◆ Excerpt to read:
-- Opening Marker --

By "Service/Reference/Component/Binding/Implementation/... " field I  
meant multiple fields. In fact we would have separate field for  
service, reference, component etc.

> I'm asking as I'm attracted by the presentation example you give where
> you show an initial phrase search giving way to more targeted item
> based searches. A complexity of Tuscany is that it's based on number
> hierarchies and relationships, e.g.
>
> contribution import/export
> component type
> component promotion
> component wiring
> domain/node confguration
> intent and policy configuration
>
> Finding things can often mean searching through various, seemingly
> unrelated, files. This is particularly the case where policy is
> concerned.  It seems that you are solving this problem and I'm
> wondering what general provision can be made to extend the index
> beyond the original contribution object.
>
> Regards
>
> Simon


I'm not sure if I'm getting you correctly. Do you mean having some  
general index field instead of multiple fields for Service, Reference,  
Component etc.?


Re: [GSoC 2009] Search in SCA domain manager web app

Posted by Simon Laws <si...@googlemail.com>.
On Sat, Apr 4, 2009 at 3:43 PM, Wojtek Janiszewski
<wo...@gmail.com> wrote:
> Hi,
> thanks for your input. Please see my comments inline.
>
> Wojtek
>
> Adriano Crestani:
>>
>> Hi Wojtek,
>>
>> Some comments inline:
>>
>>  > Found elements would be stored with current document data.
>>
>> I don't see any reason for storing the entire document content in the
>> index, why would you do that? Couldn't you just store some URI that would
>> point to the original file?
>
> I was trying to say here that found elements should be remembered. We
> wouldn't store anything but references to them.
>
>>
>> *> All* |  All above fields to provide non-filter queries.
>>
>> You don't need to do it, if you do, you will basically duplicate the
>> posting list size in the index. To reproduce what you want, the field "all"

-- Closing Marker --

◆ Information shown:
-- Opening Marker --

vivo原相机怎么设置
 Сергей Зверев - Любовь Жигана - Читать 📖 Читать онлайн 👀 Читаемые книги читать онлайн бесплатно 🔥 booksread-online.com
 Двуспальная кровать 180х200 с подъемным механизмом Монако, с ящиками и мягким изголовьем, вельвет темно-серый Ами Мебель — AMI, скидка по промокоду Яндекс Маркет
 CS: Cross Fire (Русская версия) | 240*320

-- Closing Marker --

◆ Exercise instructions:
Retype the stretch of the mailing-list thread from "On Sat, Apr" through "current document data.", word for word. This data has no connection to the mailing-list thread.

◆ Answer box:
On Sat, Apr 4, 2009 at 3:43 PM, Wojtek Janiszewski
<wo...@gmail.com> wrote:
> Hi,
> thanks for your input. Please see my comments inline.
>
> Wojtek
>
> Adriano Crestani:
>>
>> Hi Wojtek,
>>
>> Some comments inline:
>>
>>  > Found elements would be stored with current document data.